The provisions of schedule 7 to this Act shall have effect in relation to the authorised works.
(1)As from—
(a)the acquisition of any land by the authorised undertaker, whether compulsorily or by agreement; or
(b)the entry on the land by the authorised undertaker under section 29,
whichever occurs earlier, BRBR shall be discharged from any obligation to which it is subject in relation to that land under any statutory provision in a private Act or provisional order specifically relating to the former railway, including any provision of the 1845 Act or the Railways Clauses Consolidation Act 1863 that is incorporated in such a private Act or provisional order.
(2)In this section—
“BRBR” means BRB (Residuary) Limited (company no. 04146505) and its successors;
“the former railway” means any railway which at any time prior to the passing of this Act, was situated within the limits of deviation of Work No. 1 or Work No. 5;
“provisional order” means an order made under the Private Legislation Procedure (Scotland) Act 1936 (c. 52) or any earlier Act which that Act replaced.
Schedule 8 to this Act (which makes provision for the disapplication or modification, in relation to the authorised works, of controls relating to listed buildings, buildings in conservation areas and ancient monuments, etc.) shall have effect.
(1)The 1997 Act and any orders, regulations, rules, schemes and directions made or given thereunder and any restrictions or powers thereby imposed or conferred in relation to land shall apply and may be exercised in relation to any land notwithstanding that the development of that land is or may be authorised or regulated by or under this Act.
(2)In their application to development authorised by this Act, article 3 of, and Class 29 in Part 11 of Schedule 1 to, the Town and Country Planning (General Permitted Development) (Scotland) Order 1992 (S.I. 1992/223) (which permit development authorised by (among other enactments) any Act of the Parliament which designates specifically both the nature of the development thereby authorised and the land upon which it may be carried out) shall have effect as if the authority to develop given by this Act were limited to development begun within 10 years after the date on which this Act comes into force.
(3)Subsection (2) shall not apply to the carrying out of any development consisting of the alteration, maintenance or repair of the authorised works or the substitution of new works therefor.
(4)In the application of the Conservation (Natural Habitats &c.) Regulations 1994 (S.I. 1994/2716) to the authorised works, the Parliament is the competent authority.
(1)In sections 45 and 46—
“currency”, in relation to a financial support contract, means the period during which—
a financial support contract is in force; and
financial obligations under the financial support contract relating to the provision of the authorised works remain to be discharged;
“developer contribution” means a developer contribution obtained under section 45(3);
“financial support contract” means—
an agreement under which a party to the agreement makes a commitment to—
procure funding for the provision of the authorised works;
approve any of the relevant planning authorities incurring expenditure or entering into any financial obligation for that purpose;
a contract under which a party to the contract is obliged to provide money to pay for providing the authorised works and the authorised undertaker is obliged to pay interest or otherwise give monetary consideration for that money; or
a contract under which a party to the contract is obliged to provide, or to procure the provision of, all or part of the authorised works for a consideration all or part of which is represented by the transfer or grant to that person of assets or benefits in either case other than money;
“provision”, in relation to any part of the authorised works, means the design, construction or financing of those works, and includes maintenance and operation so far as provided in conjunction with design, construction or financing; and
“section 75 agreement” means an agreement entered into by a planning authority under section 75 of the 1997 Act.

Extracted entries —
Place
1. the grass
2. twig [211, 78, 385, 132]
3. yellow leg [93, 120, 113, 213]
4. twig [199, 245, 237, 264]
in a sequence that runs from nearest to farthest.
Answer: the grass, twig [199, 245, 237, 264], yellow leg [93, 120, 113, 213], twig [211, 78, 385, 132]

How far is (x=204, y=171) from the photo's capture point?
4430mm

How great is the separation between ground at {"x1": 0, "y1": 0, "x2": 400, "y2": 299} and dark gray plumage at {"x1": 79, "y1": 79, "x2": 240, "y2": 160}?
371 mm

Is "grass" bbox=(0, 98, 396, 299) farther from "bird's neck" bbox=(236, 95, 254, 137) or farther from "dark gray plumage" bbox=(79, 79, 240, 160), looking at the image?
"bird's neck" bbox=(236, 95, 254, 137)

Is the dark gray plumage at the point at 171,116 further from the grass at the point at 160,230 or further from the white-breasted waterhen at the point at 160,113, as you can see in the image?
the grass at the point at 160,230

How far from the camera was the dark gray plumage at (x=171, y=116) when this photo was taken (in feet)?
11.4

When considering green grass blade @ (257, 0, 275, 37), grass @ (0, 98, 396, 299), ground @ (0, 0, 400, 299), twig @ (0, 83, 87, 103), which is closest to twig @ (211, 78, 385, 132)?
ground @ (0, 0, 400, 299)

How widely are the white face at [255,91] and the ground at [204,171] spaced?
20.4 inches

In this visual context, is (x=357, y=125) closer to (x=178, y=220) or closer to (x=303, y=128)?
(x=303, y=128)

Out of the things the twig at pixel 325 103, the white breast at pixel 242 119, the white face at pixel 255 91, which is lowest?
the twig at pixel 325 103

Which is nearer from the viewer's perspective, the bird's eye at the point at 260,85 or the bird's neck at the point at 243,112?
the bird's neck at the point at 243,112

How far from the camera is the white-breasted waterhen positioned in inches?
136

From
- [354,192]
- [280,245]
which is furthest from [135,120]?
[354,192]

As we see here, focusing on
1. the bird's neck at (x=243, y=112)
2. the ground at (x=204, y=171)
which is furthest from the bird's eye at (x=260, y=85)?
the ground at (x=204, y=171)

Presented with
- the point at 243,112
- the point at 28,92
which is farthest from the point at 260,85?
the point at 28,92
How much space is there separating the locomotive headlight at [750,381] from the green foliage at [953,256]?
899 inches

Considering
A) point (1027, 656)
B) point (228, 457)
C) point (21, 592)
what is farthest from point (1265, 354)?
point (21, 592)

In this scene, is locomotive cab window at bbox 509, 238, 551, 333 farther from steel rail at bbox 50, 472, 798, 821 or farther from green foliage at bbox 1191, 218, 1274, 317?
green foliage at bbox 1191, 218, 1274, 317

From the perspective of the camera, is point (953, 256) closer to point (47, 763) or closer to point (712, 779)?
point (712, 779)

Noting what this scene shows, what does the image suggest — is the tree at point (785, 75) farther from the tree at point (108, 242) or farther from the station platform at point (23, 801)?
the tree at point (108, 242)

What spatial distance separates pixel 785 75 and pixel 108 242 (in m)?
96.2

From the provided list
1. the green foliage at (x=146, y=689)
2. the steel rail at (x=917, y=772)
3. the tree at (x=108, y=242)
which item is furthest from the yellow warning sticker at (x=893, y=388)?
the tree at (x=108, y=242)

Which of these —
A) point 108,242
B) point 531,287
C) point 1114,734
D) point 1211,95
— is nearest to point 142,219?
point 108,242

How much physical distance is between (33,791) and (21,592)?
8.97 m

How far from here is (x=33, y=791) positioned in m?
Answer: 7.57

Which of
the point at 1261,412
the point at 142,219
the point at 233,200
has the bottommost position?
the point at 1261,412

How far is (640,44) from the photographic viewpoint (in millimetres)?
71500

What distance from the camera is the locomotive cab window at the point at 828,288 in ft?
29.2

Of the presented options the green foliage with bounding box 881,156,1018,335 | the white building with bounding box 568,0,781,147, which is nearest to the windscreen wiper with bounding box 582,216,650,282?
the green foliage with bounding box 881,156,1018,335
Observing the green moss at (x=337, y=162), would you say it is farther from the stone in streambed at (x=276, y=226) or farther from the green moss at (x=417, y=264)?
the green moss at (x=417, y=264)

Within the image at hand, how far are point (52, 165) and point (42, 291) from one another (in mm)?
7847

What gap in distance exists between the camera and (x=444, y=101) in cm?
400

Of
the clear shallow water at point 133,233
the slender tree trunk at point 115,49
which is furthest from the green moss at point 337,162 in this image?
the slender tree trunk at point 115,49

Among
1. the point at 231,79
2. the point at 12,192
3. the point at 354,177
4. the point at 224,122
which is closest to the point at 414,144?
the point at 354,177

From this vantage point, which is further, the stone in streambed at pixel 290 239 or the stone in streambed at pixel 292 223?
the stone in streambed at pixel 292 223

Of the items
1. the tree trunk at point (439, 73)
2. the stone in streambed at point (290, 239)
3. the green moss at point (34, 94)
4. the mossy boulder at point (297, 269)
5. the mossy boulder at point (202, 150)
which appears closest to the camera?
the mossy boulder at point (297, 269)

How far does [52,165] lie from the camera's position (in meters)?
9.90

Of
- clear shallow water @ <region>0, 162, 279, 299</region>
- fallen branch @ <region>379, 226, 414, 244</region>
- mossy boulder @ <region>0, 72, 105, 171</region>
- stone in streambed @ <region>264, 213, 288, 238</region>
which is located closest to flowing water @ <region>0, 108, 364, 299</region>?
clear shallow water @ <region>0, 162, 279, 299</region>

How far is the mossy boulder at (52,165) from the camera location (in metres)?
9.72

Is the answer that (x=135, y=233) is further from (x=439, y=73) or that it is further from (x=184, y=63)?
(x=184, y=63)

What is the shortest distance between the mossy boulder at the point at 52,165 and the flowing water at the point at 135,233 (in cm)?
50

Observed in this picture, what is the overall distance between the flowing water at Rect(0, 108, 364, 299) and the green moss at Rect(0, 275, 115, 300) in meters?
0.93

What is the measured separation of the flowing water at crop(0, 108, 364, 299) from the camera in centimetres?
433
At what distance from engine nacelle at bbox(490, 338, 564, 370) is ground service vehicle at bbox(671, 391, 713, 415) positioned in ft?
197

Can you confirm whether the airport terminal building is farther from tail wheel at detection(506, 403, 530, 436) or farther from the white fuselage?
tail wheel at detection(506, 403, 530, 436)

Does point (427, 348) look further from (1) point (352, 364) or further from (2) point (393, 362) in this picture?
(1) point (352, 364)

The tasks —
1/ List every term that the statutory extract defines in quotation marks with the word "means".
2/ Write the passage that follows the final definition in the statutory extract.

Set of answers —
1/ "BRBR", "the former railway", "provisional order", "currency", "developer contribution", "financial support contract", "provision", "section 75 agreement"

2/
(2)For the purposes of subsection (1) and of sections 45 and 46 the relevant planning authorities are the City of Edinburgh Council and West Lothian Council.
(1)Section 75 of the 1997 Act shall, in its application to the relevant planning authorities, have effect in accordance with the following provisions of this section.
(2)A relevant planning authority shall not be precluded from entering into a section 75 agreement which includes provision for developer contributions in respect of the authorised works by reason only of the fact that all or some of the authorised works are located outwith the local government area of the planning authority concerned.
(3)Subject to subsections (4) to (10), in any section 75 agreement made pursuant to this section, financial provisions relating to the authorised works may include the payment of developer contributions towards the cost of providing the authorised works.
(4)The developer contributions obtained by the relevant planning authorities towards the cost of providing the authorised works shall not in aggregate exceed the total of the sums necessary for the purpose of providing the authorised works.
(5)No section 75 agreement made pursuant to this section shall—
(a)have effect; or
(b)be made,
after the expiry of ten years beginning on the date on which this Act comes into force.
(6)No requirement for payment of a developer contribution under subsection (3) shall be included in any section 75 agreement relating to development (including the erection or alteration of an operational building) on operational land of Edinburgh Airport.
(7)Where—
(a)a person with an interest in land has made a contribution towards the cost of providing the authorised works or any development relating to, supporting or otherwise connected with the authorised works;
(b)development on that land is or may be the subject of a section 75 agreement; and
(c)a requirement for a developer contribution under subsection (3) might be included in the section 75 agreement,
the value of the developer contribution which might be required shall be reduced by the value of the contribution referred to in paragraph (a).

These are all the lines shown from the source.